A 32-year-old who had never heard a sound. A toddler who could now perceive a whisper. In the largest and longest trial of gene therapy for inherited deafness, both scenarios played out — and the results have held for up to two and a half years.
The study, published Wednesday in Nature, treated 42 children and adults born with autosomal recessive deafness 9 (DFNB9), a rare condition caused by mutations in a single gene called OTOF. Without a working copy, hair cells in the inner ear cannot pass sound signals to the brain. People with the condition are born completely deaf.
Researchers delivered a functional copy of the gene using a harmless virus injected into the inner ear. About 90% of participants gained hearing — most within weeks — and continued improving over roughly six months. Younger patients saw the greatest gains, with some reaching near-normal hearing thresholds, but two of three adults treated also showed measurable recovery.
“It is very encouraging to see meaningful improvements in some adult patients,” said Zheng-Yi Chen, an associate scientist at Mass Eye and Ear who co-led the trial with Yilai Shu of Fudan University. “It suggests there may be more flexibility in the human auditory system than we expected.”
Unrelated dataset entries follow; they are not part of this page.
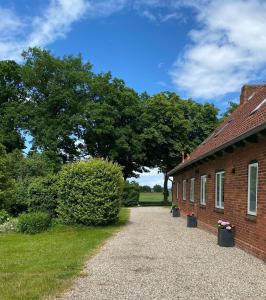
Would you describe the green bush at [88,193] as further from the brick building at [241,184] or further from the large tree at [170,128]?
the large tree at [170,128]

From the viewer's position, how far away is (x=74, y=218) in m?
18.3

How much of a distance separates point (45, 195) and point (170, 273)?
11156mm

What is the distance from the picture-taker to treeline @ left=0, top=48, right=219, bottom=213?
4369cm

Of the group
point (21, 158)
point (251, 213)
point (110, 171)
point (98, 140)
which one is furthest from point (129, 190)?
point (251, 213)

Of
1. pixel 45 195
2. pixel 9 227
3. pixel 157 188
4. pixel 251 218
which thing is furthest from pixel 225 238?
pixel 157 188

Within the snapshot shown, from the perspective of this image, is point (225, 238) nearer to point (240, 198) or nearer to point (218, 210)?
point (240, 198)

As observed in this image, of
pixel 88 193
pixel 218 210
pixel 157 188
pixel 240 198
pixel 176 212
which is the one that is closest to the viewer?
pixel 240 198

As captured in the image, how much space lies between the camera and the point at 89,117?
43.3 m

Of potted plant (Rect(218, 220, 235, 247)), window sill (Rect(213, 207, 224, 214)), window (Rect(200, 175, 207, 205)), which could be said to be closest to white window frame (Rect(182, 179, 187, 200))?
window (Rect(200, 175, 207, 205))

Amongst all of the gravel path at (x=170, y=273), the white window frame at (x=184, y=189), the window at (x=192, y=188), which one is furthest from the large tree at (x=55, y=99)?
the gravel path at (x=170, y=273)

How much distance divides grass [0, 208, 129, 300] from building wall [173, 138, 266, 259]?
3736 millimetres

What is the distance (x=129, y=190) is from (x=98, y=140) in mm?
6022

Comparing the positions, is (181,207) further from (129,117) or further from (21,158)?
(129,117)

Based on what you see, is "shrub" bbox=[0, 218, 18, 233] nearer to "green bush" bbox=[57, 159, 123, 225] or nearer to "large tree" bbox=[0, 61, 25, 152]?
"green bush" bbox=[57, 159, 123, 225]
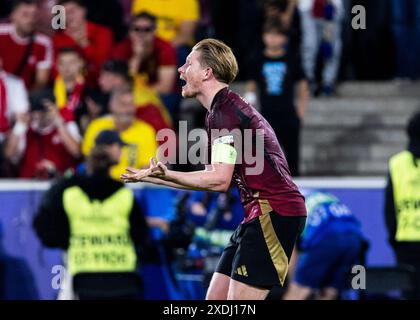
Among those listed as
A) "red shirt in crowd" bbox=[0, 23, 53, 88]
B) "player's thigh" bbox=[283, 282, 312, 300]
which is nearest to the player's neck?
"player's thigh" bbox=[283, 282, 312, 300]

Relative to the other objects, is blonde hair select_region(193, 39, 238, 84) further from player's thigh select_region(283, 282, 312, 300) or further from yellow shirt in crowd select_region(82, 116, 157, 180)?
yellow shirt in crowd select_region(82, 116, 157, 180)

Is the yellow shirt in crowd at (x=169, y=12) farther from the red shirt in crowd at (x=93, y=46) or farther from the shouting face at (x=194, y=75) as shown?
the shouting face at (x=194, y=75)

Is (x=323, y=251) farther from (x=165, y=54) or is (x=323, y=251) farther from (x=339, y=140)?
(x=165, y=54)

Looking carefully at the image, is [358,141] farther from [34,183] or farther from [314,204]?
[34,183]

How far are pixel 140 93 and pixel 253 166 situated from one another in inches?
198

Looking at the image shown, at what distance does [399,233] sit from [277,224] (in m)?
3.31

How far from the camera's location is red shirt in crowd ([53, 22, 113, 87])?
11820 mm

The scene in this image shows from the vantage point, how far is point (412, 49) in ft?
42.6

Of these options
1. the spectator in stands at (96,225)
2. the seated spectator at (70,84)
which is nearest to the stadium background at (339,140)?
the spectator in stands at (96,225)

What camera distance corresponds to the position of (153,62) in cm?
1180

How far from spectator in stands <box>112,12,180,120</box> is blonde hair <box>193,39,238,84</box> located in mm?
4898

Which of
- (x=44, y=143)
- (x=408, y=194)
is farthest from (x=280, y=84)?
(x=44, y=143)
Participants who gained hearing also began developing speech perception — a meaningful quality-of-life shift. No serious treatment-related side effects were observed, though researchers emphasize that longer follow-up is needed. About 10% of participants did not respond.
DFNB9 is rare, affecting roughly 50 babies born each year in the US. But the trial’s success is accelerating interest in gene therapies for other forms of genetic hearing loss, which collectively account for a significant share of pediatric deafness. Regeneron Pharmaceuticals is developing a similar treatment that could become the first gene therapy for deafness to receive FDA approval.
As for whether these gains truly last a lifetime — that question will take years to answer. For now, the data runs two and a half years and counting.